#### Selected text
[Date Prev][Date Next][Thread Prev][Thread Next][Date Index][Thread Index]
Re: [xml-dev] Text/xml with omitted charset parameter
- From: Tim Bray <tbray@textuality.com>
- To: xml-dev@lists.xml.org
- Date: Fri, 26 Oct 2001 08:18:56 -0700
At 02:28 PM 26/10/01 +1000, Rick Jelliffe wrote:
> From: "Bjoern Hoehrmann" <derhoermi@gmx.net>
>
>> So, who tells me I
>> am wrong and text/xml documents without charset parameter may still be
>> UTF-8 encoded (and use non-ASCII characters)? ...
########
#### Rows
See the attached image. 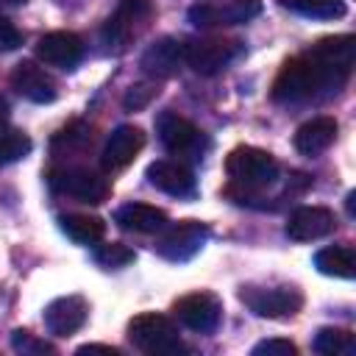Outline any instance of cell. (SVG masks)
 Instances as JSON below:
<instances>
[{
	"label": "cell",
	"instance_id": "cell-19",
	"mask_svg": "<svg viewBox=\"0 0 356 356\" xmlns=\"http://www.w3.org/2000/svg\"><path fill=\"white\" fill-rule=\"evenodd\" d=\"M11 86L31 103H53L56 100V83L53 78L36 67L33 61H19L11 72Z\"/></svg>",
	"mask_w": 356,
	"mask_h": 356
},
{
	"label": "cell",
	"instance_id": "cell-15",
	"mask_svg": "<svg viewBox=\"0 0 356 356\" xmlns=\"http://www.w3.org/2000/svg\"><path fill=\"white\" fill-rule=\"evenodd\" d=\"M337 228V217L325 206H300L286 220V236L295 242H314L328 236Z\"/></svg>",
	"mask_w": 356,
	"mask_h": 356
},
{
	"label": "cell",
	"instance_id": "cell-2",
	"mask_svg": "<svg viewBox=\"0 0 356 356\" xmlns=\"http://www.w3.org/2000/svg\"><path fill=\"white\" fill-rule=\"evenodd\" d=\"M320 92H331L325 78L320 75V70L314 67V61L303 53L289 58L281 72L273 81V97L278 103H300V100H312Z\"/></svg>",
	"mask_w": 356,
	"mask_h": 356
},
{
	"label": "cell",
	"instance_id": "cell-1",
	"mask_svg": "<svg viewBox=\"0 0 356 356\" xmlns=\"http://www.w3.org/2000/svg\"><path fill=\"white\" fill-rule=\"evenodd\" d=\"M128 339L136 350L150 353V356H172V353L186 350L175 320H170L167 314H156V312L136 314L128 323Z\"/></svg>",
	"mask_w": 356,
	"mask_h": 356
},
{
	"label": "cell",
	"instance_id": "cell-34",
	"mask_svg": "<svg viewBox=\"0 0 356 356\" xmlns=\"http://www.w3.org/2000/svg\"><path fill=\"white\" fill-rule=\"evenodd\" d=\"M0 3H8V6H19V3H28V0H0Z\"/></svg>",
	"mask_w": 356,
	"mask_h": 356
},
{
	"label": "cell",
	"instance_id": "cell-8",
	"mask_svg": "<svg viewBox=\"0 0 356 356\" xmlns=\"http://www.w3.org/2000/svg\"><path fill=\"white\" fill-rule=\"evenodd\" d=\"M172 312H175V320L181 325H186L189 331H197V334H211L217 325H220V317H222V303L217 300V295L211 292H192V295H184L172 303Z\"/></svg>",
	"mask_w": 356,
	"mask_h": 356
},
{
	"label": "cell",
	"instance_id": "cell-12",
	"mask_svg": "<svg viewBox=\"0 0 356 356\" xmlns=\"http://www.w3.org/2000/svg\"><path fill=\"white\" fill-rule=\"evenodd\" d=\"M86 317H89V303L81 295H61V298L50 300L42 314L44 328L53 337H72L75 331L83 328Z\"/></svg>",
	"mask_w": 356,
	"mask_h": 356
},
{
	"label": "cell",
	"instance_id": "cell-18",
	"mask_svg": "<svg viewBox=\"0 0 356 356\" xmlns=\"http://www.w3.org/2000/svg\"><path fill=\"white\" fill-rule=\"evenodd\" d=\"M147 181L161 189L164 195H172V197H192L197 184H195V175L189 167L178 164V161H170V159H159L147 167Z\"/></svg>",
	"mask_w": 356,
	"mask_h": 356
},
{
	"label": "cell",
	"instance_id": "cell-11",
	"mask_svg": "<svg viewBox=\"0 0 356 356\" xmlns=\"http://www.w3.org/2000/svg\"><path fill=\"white\" fill-rule=\"evenodd\" d=\"M142 147H145L142 128H136V125H117L106 136V145L100 150V167L106 172H117V170L128 167L139 156Z\"/></svg>",
	"mask_w": 356,
	"mask_h": 356
},
{
	"label": "cell",
	"instance_id": "cell-26",
	"mask_svg": "<svg viewBox=\"0 0 356 356\" xmlns=\"http://www.w3.org/2000/svg\"><path fill=\"white\" fill-rule=\"evenodd\" d=\"M31 153V136L14 125L0 122V167L14 164Z\"/></svg>",
	"mask_w": 356,
	"mask_h": 356
},
{
	"label": "cell",
	"instance_id": "cell-21",
	"mask_svg": "<svg viewBox=\"0 0 356 356\" xmlns=\"http://www.w3.org/2000/svg\"><path fill=\"white\" fill-rule=\"evenodd\" d=\"M337 131H339V125L334 117H314L295 131V147L303 156H317L334 145Z\"/></svg>",
	"mask_w": 356,
	"mask_h": 356
},
{
	"label": "cell",
	"instance_id": "cell-27",
	"mask_svg": "<svg viewBox=\"0 0 356 356\" xmlns=\"http://www.w3.org/2000/svg\"><path fill=\"white\" fill-rule=\"evenodd\" d=\"M134 259H136V253H134L128 245H122V242H106V245H100V248L95 250V261H97L100 267H108V270L125 267V264H131Z\"/></svg>",
	"mask_w": 356,
	"mask_h": 356
},
{
	"label": "cell",
	"instance_id": "cell-17",
	"mask_svg": "<svg viewBox=\"0 0 356 356\" xmlns=\"http://www.w3.org/2000/svg\"><path fill=\"white\" fill-rule=\"evenodd\" d=\"M156 128H159V139L161 145L175 153V156H186V153H197V147L203 145V134L195 122H189L186 117L181 114H172V111H164L159 120H156Z\"/></svg>",
	"mask_w": 356,
	"mask_h": 356
},
{
	"label": "cell",
	"instance_id": "cell-31",
	"mask_svg": "<svg viewBox=\"0 0 356 356\" xmlns=\"http://www.w3.org/2000/svg\"><path fill=\"white\" fill-rule=\"evenodd\" d=\"M22 44V33L17 31V25L0 14V50L8 53V50H17Z\"/></svg>",
	"mask_w": 356,
	"mask_h": 356
},
{
	"label": "cell",
	"instance_id": "cell-7",
	"mask_svg": "<svg viewBox=\"0 0 356 356\" xmlns=\"http://www.w3.org/2000/svg\"><path fill=\"white\" fill-rule=\"evenodd\" d=\"M50 186L81 203H103L111 195V184L89 167H58L50 172Z\"/></svg>",
	"mask_w": 356,
	"mask_h": 356
},
{
	"label": "cell",
	"instance_id": "cell-29",
	"mask_svg": "<svg viewBox=\"0 0 356 356\" xmlns=\"http://www.w3.org/2000/svg\"><path fill=\"white\" fill-rule=\"evenodd\" d=\"M156 95H159V89H156L153 83H136V86H131V89H128V95H125L122 106H125L128 111H139V108H145Z\"/></svg>",
	"mask_w": 356,
	"mask_h": 356
},
{
	"label": "cell",
	"instance_id": "cell-4",
	"mask_svg": "<svg viewBox=\"0 0 356 356\" xmlns=\"http://www.w3.org/2000/svg\"><path fill=\"white\" fill-rule=\"evenodd\" d=\"M153 17V3L150 0H120L114 14L103 25V42L111 53H125L134 39L142 36Z\"/></svg>",
	"mask_w": 356,
	"mask_h": 356
},
{
	"label": "cell",
	"instance_id": "cell-28",
	"mask_svg": "<svg viewBox=\"0 0 356 356\" xmlns=\"http://www.w3.org/2000/svg\"><path fill=\"white\" fill-rule=\"evenodd\" d=\"M11 348L17 350V353H22V356H39V353H56V348L50 345V342H44V339H36L31 331H14L11 334Z\"/></svg>",
	"mask_w": 356,
	"mask_h": 356
},
{
	"label": "cell",
	"instance_id": "cell-13",
	"mask_svg": "<svg viewBox=\"0 0 356 356\" xmlns=\"http://www.w3.org/2000/svg\"><path fill=\"white\" fill-rule=\"evenodd\" d=\"M184 64H186V42H181L175 36L156 39L153 44H147V50L139 58L142 72L150 75V78H170Z\"/></svg>",
	"mask_w": 356,
	"mask_h": 356
},
{
	"label": "cell",
	"instance_id": "cell-32",
	"mask_svg": "<svg viewBox=\"0 0 356 356\" xmlns=\"http://www.w3.org/2000/svg\"><path fill=\"white\" fill-rule=\"evenodd\" d=\"M75 353H78V356H86V353H106V356H120V350H117V348H111V345H95V342H89V345H81Z\"/></svg>",
	"mask_w": 356,
	"mask_h": 356
},
{
	"label": "cell",
	"instance_id": "cell-33",
	"mask_svg": "<svg viewBox=\"0 0 356 356\" xmlns=\"http://www.w3.org/2000/svg\"><path fill=\"white\" fill-rule=\"evenodd\" d=\"M6 114H8V100H6L3 95H0V122L6 120Z\"/></svg>",
	"mask_w": 356,
	"mask_h": 356
},
{
	"label": "cell",
	"instance_id": "cell-5",
	"mask_svg": "<svg viewBox=\"0 0 356 356\" xmlns=\"http://www.w3.org/2000/svg\"><path fill=\"white\" fill-rule=\"evenodd\" d=\"M225 172L242 189H264L278 181V161L261 147L239 145L228 153Z\"/></svg>",
	"mask_w": 356,
	"mask_h": 356
},
{
	"label": "cell",
	"instance_id": "cell-22",
	"mask_svg": "<svg viewBox=\"0 0 356 356\" xmlns=\"http://www.w3.org/2000/svg\"><path fill=\"white\" fill-rule=\"evenodd\" d=\"M58 225L78 245H95L106 236V222L95 214H64L58 217Z\"/></svg>",
	"mask_w": 356,
	"mask_h": 356
},
{
	"label": "cell",
	"instance_id": "cell-3",
	"mask_svg": "<svg viewBox=\"0 0 356 356\" xmlns=\"http://www.w3.org/2000/svg\"><path fill=\"white\" fill-rule=\"evenodd\" d=\"M306 56L314 61V67L320 70V75L325 78L328 89H339L348 75L353 72V61H356V39L350 33H339V36H325L317 44H312L306 50Z\"/></svg>",
	"mask_w": 356,
	"mask_h": 356
},
{
	"label": "cell",
	"instance_id": "cell-20",
	"mask_svg": "<svg viewBox=\"0 0 356 356\" xmlns=\"http://www.w3.org/2000/svg\"><path fill=\"white\" fill-rule=\"evenodd\" d=\"M114 222L122 231H134V234H159L167 228L170 217L164 209H156L150 203H125L117 209Z\"/></svg>",
	"mask_w": 356,
	"mask_h": 356
},
{
	"label": "cell",
	"instance_id": "cell-9",
	"mask_svg": "<svg viewBox=\"0 0 356 356\" xmlns=\"http://www.w3.org/2000/svg\"><path fill=\"white\" fill-rule=\"evenodd\" d=\"M209 239V228L197 220H184L164 231V236L156 242V253L167 261H189Z\"/></svg>",
	"mask_w": 356,
	"mask_h": 356
},
{
	"label": "cell",
	"instance_id": "cell-23",
	"mask_svg": "<svg viewBox=\"0 0 356 356\" xmlns=\"http://www.w3.org/2000/svg\"><path fill=\"white\" fill-rule=\"evenodd\" d=\"M314 267L323 273V275H334V278H353L356 273V256L350 248H323L317 250L314 256Z\"/></svg>",
	"mask_w": 356,
	"mask_h": 356
},
{
	"label": "cell",
	"instance_id": "cell-30",
	"mask_svg": "<svg viewBox=\"0 0 356 356\" xmlns=\"http://www.w3.org/2000/svg\"><path fill=\"white\" fill-rule=\"evenodd\" d=\"M250 353L253 356H298V348L289 339H264V342L253 345Z\"/></svg>",
	"mask_w": 356,
	"mask_h": 356
},
{
	"label": "cell",
	"instance_id": "cell-10",
	"mask_svg": "<svg viewBox=\"0 0 356 356\" xmlns=\"http://www.w3.org/2000/svg\"><path fill=\"white\" fill-rule=\"evenodd\" d=\"M239 53V44L231 39L209 36V39H192L186 42V64L197 75H217L222 72Z\"/></svg>",
	"mask_w": 356,
	"mask_h": 356
},
{
	"label": "cell",
	"instance_id": "cell-14",
	"mask_svg": "<svg viewBox=\"0 0 356 356\" xmlns=\"http://www.w3.org/2000/svg\"><path fill=\"white\" fill-rule=\"evenodd\" d=\"M83 56V42L72 31H50L36 42V58L47 67L72 70Z\"/></svg>",
	"mask_w": 356,
	"mask_h": 356
},
{
	"label": "cell",
	"instance_id": "cell-16",
	"mask_svg": "<svg viewBox=\"0 0 356 356\" xmlns=\"http://www.w3.org/2000/svg\"><path fill=\"white\" fill-rule=\"evenodd\" d=\"M261 14V0H228L225 6H192L189 19L200 28L209 25H242Z\"/></svg>",
	"mask_w": 356,
	"mask_h": 356
},
{
	"label": "cell",
	"instance_id": "cell-6",
	"mask_svg": "<svg viewBox=\"0 0 356 356\" xmlns=\"http://www.w3.org/2000/svg\"><path fill=\"white\" fill-rule=\"evenodd\" d=\"M239 300L256 317H267V320L292 317L303 306V295L295 286H253V284H248L239 289Z\"/></svg>",
	"mask_w": 356,
	"mask_h": 356
},
{
	"label": "cell",
	"instance_id": "cell-24",
	"mask_svg": "<svg viewBox=\"0 0 356 356\" xmlns=\"http://www.w3.org/2000/svg\"><path fill=\"white\" fill-rule=\"evenodd\" d=\"M312 348L323 356H350L356 353V337L345 328H320L312 339Z\"/></svg>",
	"mask_w": 356,
	"mask_h": 356
},
{
	"label": "cell",
	"instance_id": "cell-25",
	"mask_svg": "<svg viewBox=\"0 0 356 356\" xmlns=\"http://www.w3.org/2000/svg\"><path fill=\"white\" fill-rule=\"evenodd\" d=\"M278 3L289 11L312 17V19H339L348 11L345 0H278Z\"/></svg>",
	"mask_w": 356,
	"mask_h": 356
}]
</instances>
########
## Given instruction
Continue the mailing-list reply about text/xml documents sent without a charset parameter, starting after its last line.

## Task result
>
>The only ways out of encoding hell are:
Actually, XML *improves* the situation. To quote Larry Wall,
"An XML document knows what encoding it's in". So, given the
(not uncommon) scenario of mime-header breakage, you can often
recover. A decent XML processor, given a stream of bytes and
no other information, almost always does the right thing.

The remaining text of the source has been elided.